In Krefeld haben sich zwei neue Erwartungshaltungen gegenüber türkischstämmigen Bürgerinnen und Bürgern gebildet: Das Verlangen einer Distanzierung zu nicht-lokalen Geschehnissen und die Bekenntniserneuerung zur freiheitlich-demokratischer Grundordnung. Diese Entwicklung wird in der türkischen Community mit großer Besorgnis beobachtet.

Es ist nicht erklärungswürdig, sondern selbstverständlich, dass türkischstämmige Bürgerinnen und Bürger, die mittlerweile in der vierten Generation in Krefeld leben, jede Art von Ungerechtigkeit, jeden Missstand und jede Rechtswidrigkeit missbilligen.
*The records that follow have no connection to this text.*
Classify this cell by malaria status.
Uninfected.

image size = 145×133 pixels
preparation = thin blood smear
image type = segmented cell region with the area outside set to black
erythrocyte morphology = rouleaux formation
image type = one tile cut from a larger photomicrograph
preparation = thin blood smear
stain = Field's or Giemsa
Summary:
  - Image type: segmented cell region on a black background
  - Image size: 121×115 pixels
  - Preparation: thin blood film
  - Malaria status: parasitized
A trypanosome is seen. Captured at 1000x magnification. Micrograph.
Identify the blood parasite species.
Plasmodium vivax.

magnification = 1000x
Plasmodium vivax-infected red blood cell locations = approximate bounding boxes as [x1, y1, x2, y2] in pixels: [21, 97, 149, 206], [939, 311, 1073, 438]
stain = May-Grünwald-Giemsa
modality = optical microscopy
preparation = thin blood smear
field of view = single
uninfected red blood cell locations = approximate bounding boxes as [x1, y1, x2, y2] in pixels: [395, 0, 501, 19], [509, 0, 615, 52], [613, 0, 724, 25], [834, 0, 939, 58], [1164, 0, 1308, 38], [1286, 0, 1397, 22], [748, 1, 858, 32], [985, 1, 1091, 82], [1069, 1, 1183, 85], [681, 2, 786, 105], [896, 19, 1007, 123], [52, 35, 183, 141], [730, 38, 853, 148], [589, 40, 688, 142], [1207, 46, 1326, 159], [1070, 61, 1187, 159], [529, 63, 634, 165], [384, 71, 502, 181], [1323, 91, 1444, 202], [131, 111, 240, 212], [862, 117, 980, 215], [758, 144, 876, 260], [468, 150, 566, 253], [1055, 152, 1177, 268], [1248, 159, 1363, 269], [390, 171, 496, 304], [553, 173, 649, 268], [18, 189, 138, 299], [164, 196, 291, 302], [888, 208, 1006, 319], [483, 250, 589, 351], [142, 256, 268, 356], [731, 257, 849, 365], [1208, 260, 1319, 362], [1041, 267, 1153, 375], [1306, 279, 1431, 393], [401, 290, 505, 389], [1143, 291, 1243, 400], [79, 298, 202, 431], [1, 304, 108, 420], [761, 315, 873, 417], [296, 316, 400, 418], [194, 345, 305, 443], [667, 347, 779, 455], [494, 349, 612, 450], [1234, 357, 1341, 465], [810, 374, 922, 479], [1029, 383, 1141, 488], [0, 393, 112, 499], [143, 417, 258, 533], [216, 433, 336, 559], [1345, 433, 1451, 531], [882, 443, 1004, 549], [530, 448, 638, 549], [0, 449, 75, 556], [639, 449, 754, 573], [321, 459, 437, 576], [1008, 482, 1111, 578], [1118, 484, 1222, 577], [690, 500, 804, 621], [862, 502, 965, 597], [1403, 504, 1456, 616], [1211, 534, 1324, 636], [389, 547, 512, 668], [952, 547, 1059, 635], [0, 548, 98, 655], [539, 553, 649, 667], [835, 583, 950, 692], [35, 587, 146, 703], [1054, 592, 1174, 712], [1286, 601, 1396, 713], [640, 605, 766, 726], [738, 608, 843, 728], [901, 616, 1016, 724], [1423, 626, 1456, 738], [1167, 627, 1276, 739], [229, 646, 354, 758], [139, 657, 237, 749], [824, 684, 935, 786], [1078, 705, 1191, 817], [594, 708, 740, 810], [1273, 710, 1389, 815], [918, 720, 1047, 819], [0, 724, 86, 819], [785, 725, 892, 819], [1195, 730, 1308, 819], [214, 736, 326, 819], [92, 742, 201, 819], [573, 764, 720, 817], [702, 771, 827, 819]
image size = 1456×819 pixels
Ebenso ist ihre Loyalität zu den Grundpfeilern der deutschen Gesellschaft unumstritten.

Die Kritik an aktuellen politischen Entwicklungen kann verständlich und begründet sein. Es wird jedoch mit Bedauern beobachtet, dass sogar Lokalpolitiker sich dem Distanzierungswahn und Bekenntniszwang angeschlossen haben.

Diese Erwartungshaltung vergiftet das harmonische Zusammenleben in Krefeld. Es ist destruktiv für den Gemeinschaftsgeist unserer Stadt.

Warum?

Diese Erwartungshaltung schafft eine neue Bitterkeit und dies nicht nur, weil sie eine Haltung oder Meinung unterstellt und unbeteiligte Personen zur Rechenschaft zieht, die bestimmte Geschehnisse nicht zu verantworten haben, sondern weil sie weitere Gesprächsmotivation dezimiert und einen Rückzug aus der gesellschaftlichen Mitte begünstigt.

Dieses Auftreten festigt ein Diskurs des Misstrauens, in der sich türkischstämmige Bürgerinnen und Bürger bevormundet, diffamiert und ausgegrenzt fühlen.

Schafft eine derartige Erwartungshaltung Solidarität oder festigt es das Misstrauen in Krefeld?

Die Antwort ist klar: Es festigt das Misstrauen! Deshalb ist Mäßigung und Besonnenheit notwendig.

Krefeld, den 05.08.2016

Oğuz Ertuğrul
Pressesprecher der
UNION der Türkischen und Islamischen Vereine in Krefeld und Umgebung e. V.